Back in Cairo duties are varied; still lots of travel with plenty of spare time.  The Quartermaster is buying fresh eggs and four or five of us do nothing else but candle at the collection points.

My spiritual commitment will lead me to search out our work and it proves to be the Adventist Auditorium on the Cairo edge of Helipolis.  Gilbert Krick, his wife, and little girl occupy a fourth floor apartment just a short walk from the church.

These people know all about Walla Walla and the Northwest.  In a short while they will be moving to Beirut to administer the Adventist College on a mountaintop above the city.  Arriving to replace them will be Neil Wilson and his wife, young people my age group, as are also the Kricks.


We now cross over into the past tense.  I have always been more or less withdrawn, shy at making friends.  I never the less learned to feel very close to the Wilsons.  Prone as I was to return to quarters following church service, they would notice.  As I would walk away they might call, or if I had gained too much headway they would send one of the native boys in pursuit.  “Come on up for awhile.”  Well, why not?

As for being a Sabbath Keeper in the American Army, I was usually alone, except for the last few weeks of my two and a half years in these ancient lands, when a half dozen Adventist men arrived from the States to be stationed at nearby Payne Field, our Air Force Base.  There had also been a handful of us together during our eight weeks Basic Training - good old Camp Barkley, Texas.  I was to have the lesson permanently driven home, Christian fellowship is vital.

I could find it to some extent with boys from other denominations, but that was never quite the same.  They were firmly fixed in their own ideas, and as my Dad used to tell me, I was sure set in my ways.  But there were always a number of Adventist boys from Allied Forces in attendance at the Auditorium.  They were friendly, outgoing young men of real maturity and stature, and gathering in the newly arrived missionaries home was just what we needed.

I was amazed.  Our entire group was encouraged to spend all possible of our Sabbath hours with them.  I could sense it and the feeling must have been shared by the others.  Strangers were certainly welcome.  When workers would stop over the attitude never appeared to change - plenty of room for everyone.

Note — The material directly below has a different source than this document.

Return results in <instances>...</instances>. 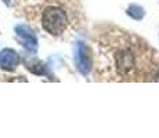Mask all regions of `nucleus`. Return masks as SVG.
I'll list each match as a JSON object with an SVG mask.
<instances>
[{"label":"nucleus","mask_w":159,"mask_h":138,"mask_svg":"<svg viewBox=\"0 0 159 138\" xmlns=\"http://www.w3.org/2000/svg\"><path fill=\"white\" fill-rule=\"evenodd\" d=\"M68 15L61 7L48 6L42 14V26L48 35L61 36L68 28Z\"/></svg>","instance_id":"nucleus-1"},{"label":"nucleus","mask_w":159,"mask_h":138,"mask_svg":"<svg viewBox=\"0 0 159 138\" xmlns=\"http://www.w3.org/2000/svg\"><path fill=\"white\" fill-rule=\"evenodd\" d=\"M75 64H76V69L82 73L83 76H87L89 72L91 70V55L89 51V47L84 43L78 42L75 46Z\"/></svg>","instance_id":"nucleus-2"},{"label":"nucleus","mask_w":159,"mask_h":138,"mask_svg":"<svg viewBox=\"0 0 159 138\" xmlns=\"http://www.w3.org/2000/svg\"><path fill=\"white\" fill-rule=\"evenodd\" d=\"M136 65V58L130 48H120L115 53V66L120 75L126 76L133 70Z\"/></svg>","instance_id":"nucleus-3"},{"label":"nucleus","mask_w":159,"mask_h":138,"mask_svg":"<svg viewBox=\"0 0 159 138\" xmlns=\"http://www.w3.org/2000/svg\"><path fill=\"white\" fill-rule=\"evenodd\" d=\"M20 55L13 48H3L0 51V69L4 72H13L20 65Z\"/></svg>","instance_id":"nucleus-4"},{"label":"nucleus","mask_w":159,"mask_h":138,"mask_svg":"<svg viewBox=\"0 0 159 138\" xmlns=\"http://www.w3.org/2000/svg\"><path fill=\"white\" fill-rule=\"evenodd\" d=\"M15 32H17L18 39L21 40L22 46L29 51H36V47H38V40H36V36L33 33V30L30 28L25 26V25H21L15 28Z\"/></svg>","instance_id":"nucleus-5"},{"label":"nucleus","mask_w":159,"mask_h":138,"mask_svg":"<svg viewBox=\"0 0 159 138\" xmlns=\"http://www.w3.org/2000/svg\"><path fill=\"white\" fill-rule=\"evenodd\" d=\"M26 69L30 70L32 73H35V75H42V73H44V65L42 64V61L36 60V58H33V60L30 61H26Z\"/></svg>","instance_id":"nucleus-6"},{"label":"nucleus","mask_w":159,"mask_h":138,"mask_svg":"<svg viewBox=\"0 0 159 138\" xmlns=\"http://www.w3.org/2000/svg\"><path fill=\"white\" fill-rule=\"evenodd\" d=\"M144 14H145L144 8L139 4H131L130 7L127 8V15H130L133 20H141V18L144 17Z\"/></svg>","instance_id":"nucleus-7"},{"label":"nucleus","mask_w":159,"mask_h":138,"mask_svg":"<svg viewBox=\"0 0 159 138\" xmlns=\"http://www.w3.org/2000/svg\"><path fill=\"white\" fill-rule=\"evenodd\" d=\"M3 2H4V3H6V4H7V6H8V4H10V0H3Z\"/></svg>","instance_id":"nucleus-8"},{"label":"nucleus","mask_w":159,"mask_h":138,"mask_svg":"<svg viewBox=\"0 0 159 138\" xmlns=\"http://www.w3.org/2000/svg\"><path fill=\"white\" fill-rule=\"evenodd\" d=\"M157 78H158V80H159V73H158V75H157Z\"/></svg>","instance_id":"nucleus-9"}]
</instances>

There seemed to be an endless stream of these guests.  Gordon and Evelyn Zytkoskee were on their way to Teheran.  There was W. H. Anderson, a fifty-year veteran in Africa, and C. H. Mackett, another old timer who had seen service in India.  J. A. Stevens, and J. F. Cummins from the General Conference were making a visit to Beirut.  Ed and Moneta Wines were enroute to Ethiopia.  G. A. Keough, an author of our Sabbath School Lesson in the late ‘80's, now deceased, and his family were awaiting transport to America.  It never occurred to me that one day this young man, Neil, would fill the office than held by J. L. McElhany.

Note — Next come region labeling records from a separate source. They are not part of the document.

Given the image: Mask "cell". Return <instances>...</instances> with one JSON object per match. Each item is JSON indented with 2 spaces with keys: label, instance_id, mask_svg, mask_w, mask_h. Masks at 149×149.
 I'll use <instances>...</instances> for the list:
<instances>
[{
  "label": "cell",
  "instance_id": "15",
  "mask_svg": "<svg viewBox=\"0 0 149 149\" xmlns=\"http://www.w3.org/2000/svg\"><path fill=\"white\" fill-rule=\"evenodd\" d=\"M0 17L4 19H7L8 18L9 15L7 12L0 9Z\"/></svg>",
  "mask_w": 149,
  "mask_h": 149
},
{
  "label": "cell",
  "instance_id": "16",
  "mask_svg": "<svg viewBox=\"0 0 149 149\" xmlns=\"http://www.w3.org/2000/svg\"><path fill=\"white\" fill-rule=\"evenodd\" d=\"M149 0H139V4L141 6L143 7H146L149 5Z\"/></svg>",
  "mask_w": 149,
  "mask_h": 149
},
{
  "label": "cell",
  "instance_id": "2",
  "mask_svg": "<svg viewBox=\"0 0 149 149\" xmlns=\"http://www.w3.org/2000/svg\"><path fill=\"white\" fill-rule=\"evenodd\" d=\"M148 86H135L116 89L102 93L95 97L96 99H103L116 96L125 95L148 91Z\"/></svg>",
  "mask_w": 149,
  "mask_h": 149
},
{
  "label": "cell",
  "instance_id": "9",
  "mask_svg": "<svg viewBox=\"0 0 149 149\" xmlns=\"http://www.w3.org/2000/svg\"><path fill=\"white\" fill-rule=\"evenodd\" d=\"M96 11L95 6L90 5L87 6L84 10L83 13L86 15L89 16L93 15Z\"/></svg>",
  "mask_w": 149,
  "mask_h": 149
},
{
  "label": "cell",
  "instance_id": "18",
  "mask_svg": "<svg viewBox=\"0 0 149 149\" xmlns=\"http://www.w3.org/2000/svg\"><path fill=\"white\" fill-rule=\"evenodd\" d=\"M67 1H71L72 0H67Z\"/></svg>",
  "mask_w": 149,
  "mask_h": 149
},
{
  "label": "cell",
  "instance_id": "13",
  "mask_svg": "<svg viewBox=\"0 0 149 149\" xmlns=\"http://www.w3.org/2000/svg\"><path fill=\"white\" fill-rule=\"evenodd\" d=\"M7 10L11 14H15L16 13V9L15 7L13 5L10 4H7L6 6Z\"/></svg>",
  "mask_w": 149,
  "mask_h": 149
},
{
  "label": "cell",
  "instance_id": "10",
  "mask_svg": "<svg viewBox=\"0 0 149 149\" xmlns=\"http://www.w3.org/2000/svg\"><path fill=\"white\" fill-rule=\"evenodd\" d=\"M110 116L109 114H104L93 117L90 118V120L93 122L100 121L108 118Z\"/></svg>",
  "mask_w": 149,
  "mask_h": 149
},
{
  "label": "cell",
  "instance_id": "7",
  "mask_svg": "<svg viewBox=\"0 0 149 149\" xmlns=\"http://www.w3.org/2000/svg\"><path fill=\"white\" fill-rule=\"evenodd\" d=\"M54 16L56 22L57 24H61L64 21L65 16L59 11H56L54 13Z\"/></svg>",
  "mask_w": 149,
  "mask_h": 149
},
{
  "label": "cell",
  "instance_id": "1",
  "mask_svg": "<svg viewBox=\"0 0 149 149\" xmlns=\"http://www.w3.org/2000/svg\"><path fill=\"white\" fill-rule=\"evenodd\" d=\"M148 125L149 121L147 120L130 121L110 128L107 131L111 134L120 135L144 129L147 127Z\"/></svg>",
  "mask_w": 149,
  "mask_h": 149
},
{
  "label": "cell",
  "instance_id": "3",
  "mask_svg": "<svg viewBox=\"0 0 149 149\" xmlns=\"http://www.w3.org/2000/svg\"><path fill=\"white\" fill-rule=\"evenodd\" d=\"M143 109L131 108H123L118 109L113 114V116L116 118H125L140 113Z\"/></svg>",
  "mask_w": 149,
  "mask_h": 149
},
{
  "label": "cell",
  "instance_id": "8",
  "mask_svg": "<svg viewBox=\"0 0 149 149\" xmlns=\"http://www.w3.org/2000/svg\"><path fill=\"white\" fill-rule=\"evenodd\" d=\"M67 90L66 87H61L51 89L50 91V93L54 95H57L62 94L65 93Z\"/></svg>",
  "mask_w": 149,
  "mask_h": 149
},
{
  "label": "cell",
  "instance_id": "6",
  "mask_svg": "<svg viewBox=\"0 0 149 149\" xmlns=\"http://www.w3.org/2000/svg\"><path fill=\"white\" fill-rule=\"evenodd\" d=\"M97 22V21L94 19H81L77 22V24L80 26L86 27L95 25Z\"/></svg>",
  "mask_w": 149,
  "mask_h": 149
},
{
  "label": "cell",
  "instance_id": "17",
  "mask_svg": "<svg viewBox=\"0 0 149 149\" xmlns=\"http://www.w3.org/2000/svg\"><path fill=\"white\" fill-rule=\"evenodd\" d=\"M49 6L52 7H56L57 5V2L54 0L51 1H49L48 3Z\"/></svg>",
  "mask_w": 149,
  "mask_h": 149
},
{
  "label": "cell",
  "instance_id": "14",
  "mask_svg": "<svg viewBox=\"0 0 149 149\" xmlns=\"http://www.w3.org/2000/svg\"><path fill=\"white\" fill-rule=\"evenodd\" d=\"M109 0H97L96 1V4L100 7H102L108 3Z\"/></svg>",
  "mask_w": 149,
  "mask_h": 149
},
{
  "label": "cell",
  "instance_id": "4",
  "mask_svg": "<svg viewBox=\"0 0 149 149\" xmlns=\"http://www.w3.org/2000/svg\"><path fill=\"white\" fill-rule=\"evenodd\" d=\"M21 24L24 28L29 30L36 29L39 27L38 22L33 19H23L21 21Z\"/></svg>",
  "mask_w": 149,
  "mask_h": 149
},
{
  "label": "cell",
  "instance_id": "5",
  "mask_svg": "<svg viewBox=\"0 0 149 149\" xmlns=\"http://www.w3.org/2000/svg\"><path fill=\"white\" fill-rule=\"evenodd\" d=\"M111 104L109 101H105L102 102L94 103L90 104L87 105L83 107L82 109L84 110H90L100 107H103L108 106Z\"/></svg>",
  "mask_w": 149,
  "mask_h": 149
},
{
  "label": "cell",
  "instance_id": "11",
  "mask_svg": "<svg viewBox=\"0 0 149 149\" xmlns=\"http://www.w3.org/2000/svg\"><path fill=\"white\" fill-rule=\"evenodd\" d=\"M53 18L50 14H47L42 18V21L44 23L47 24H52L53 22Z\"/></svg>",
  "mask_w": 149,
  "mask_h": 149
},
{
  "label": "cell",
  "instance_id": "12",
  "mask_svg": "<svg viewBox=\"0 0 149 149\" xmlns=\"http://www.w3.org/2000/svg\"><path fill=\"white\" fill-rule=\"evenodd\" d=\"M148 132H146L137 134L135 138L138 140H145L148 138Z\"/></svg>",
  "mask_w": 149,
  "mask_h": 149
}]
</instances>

Elinor Wilson was tops as a homemaker, and what dinners she could put together for a house full of hungry young men.  She preferred to do her own work.  Servants were customary, but some how the idea was against her grain.

After one of our cherished Sabbath get togethers, I found myself in the kitchen, fitted with a fresh tea towel.  Mrs. Wilson was washing the dishes.  “Joe, you should come back some day; join us in our work.  You’d be good at it. Elder Mackett has said the very same thing!:

In my own heart I knew I would be ready to accept, but that was never to be.  Christmas, 1945, I was on the Atlantic.  There were waves that would easily have swept away all the dunes east of Huckstep.  When we arrived at Ft. Lewis early in January I had been all the way around the world.

                                J.M.C.